MiWord of the Day Is… dimensionality reduction!

Guess what?

You are looking at a real person, not a painting! This is one of the great works by a talented artist Alexa Meade, who paints on 3D objects but creates a 2D painting illusion. Similarly in the world of statistics and machine learning, dimensionality reduction means what it sounds like: reduce the problem to a lower dimension. But only this time, not an illusion.

Imagine a 1x1x1 data point living inside a 2x2x2 feature space. If I ask you to calculate the data density, you will get ½ for 1D, ¼ for 2D and 1/8 for 3D. This simple example illustrates that the data points become sparser in higher dimensional feature space.
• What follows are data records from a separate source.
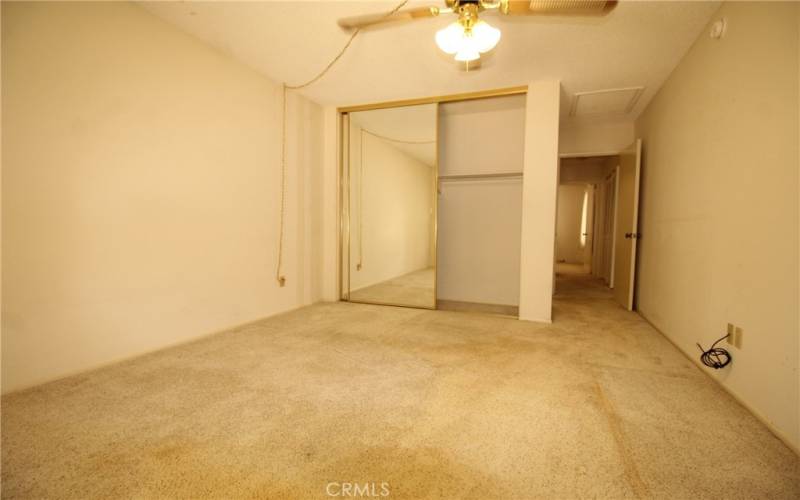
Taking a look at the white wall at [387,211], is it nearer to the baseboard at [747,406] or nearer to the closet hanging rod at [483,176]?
the closet hanging rod at [483,176]

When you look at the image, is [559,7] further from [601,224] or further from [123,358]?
[601,224]

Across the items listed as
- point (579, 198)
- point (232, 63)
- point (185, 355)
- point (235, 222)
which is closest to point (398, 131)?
point (232, 63)

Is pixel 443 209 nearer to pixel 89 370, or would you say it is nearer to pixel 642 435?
pixel 642 435

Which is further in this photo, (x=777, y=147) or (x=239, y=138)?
(x=239, y=138)

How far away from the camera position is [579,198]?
9.18 m

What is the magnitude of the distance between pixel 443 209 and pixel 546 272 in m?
1.35

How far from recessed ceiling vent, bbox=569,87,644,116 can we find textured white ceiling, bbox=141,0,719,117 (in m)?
0.12

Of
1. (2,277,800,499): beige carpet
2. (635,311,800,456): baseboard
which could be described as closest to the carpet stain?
(2,277,800,499): beige carpet

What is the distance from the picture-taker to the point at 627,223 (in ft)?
12.8

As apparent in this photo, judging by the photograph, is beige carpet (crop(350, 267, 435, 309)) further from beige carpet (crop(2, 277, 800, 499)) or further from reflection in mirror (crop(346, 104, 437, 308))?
beige carpet (crop(2, 277, 800, 499))

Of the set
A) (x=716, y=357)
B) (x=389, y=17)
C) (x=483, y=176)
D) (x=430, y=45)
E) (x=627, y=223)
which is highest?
(x=430, y=45)

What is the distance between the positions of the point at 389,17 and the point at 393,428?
6.53 ft

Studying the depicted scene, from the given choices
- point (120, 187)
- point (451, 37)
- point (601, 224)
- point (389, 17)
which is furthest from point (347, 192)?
point (601, 224)

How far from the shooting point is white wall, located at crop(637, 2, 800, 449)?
1.44m
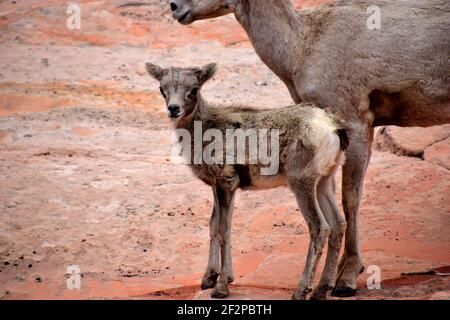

To address this problem, we need some dimensional reduction tools to eliminate the boring dimensions (dimensions that do not give much information on the characteristics of the data).

There are mainly two approaches when it comes to dimension reduction. One is to select a subset of features (feature selection), the other is to construct some new features to describe the data in fewer dimensions (feature extraction).

Let us consider an example to illustrate the difference. Suppose you are asked to come up features to predict the university acceptance rate of your local high school.

You may discard the “grade in middle school” for its many missing values; discard “date of birth” and “student name” as they are not playing much role in applying university; discard “weight > 50kg” as everyone has the same value; discard “grade in GPA” as it can be calculated. If you have been through a similar process, congratulations! You just performed a dimension reduction by feature selection.

What you have done is removing the features with many missing values, the least correlated features, the features with low variance and one of the highly correlated. The idea behind feature selection is that the data might contain some redundant or irrelevant features and can be removed without losing too much loss information.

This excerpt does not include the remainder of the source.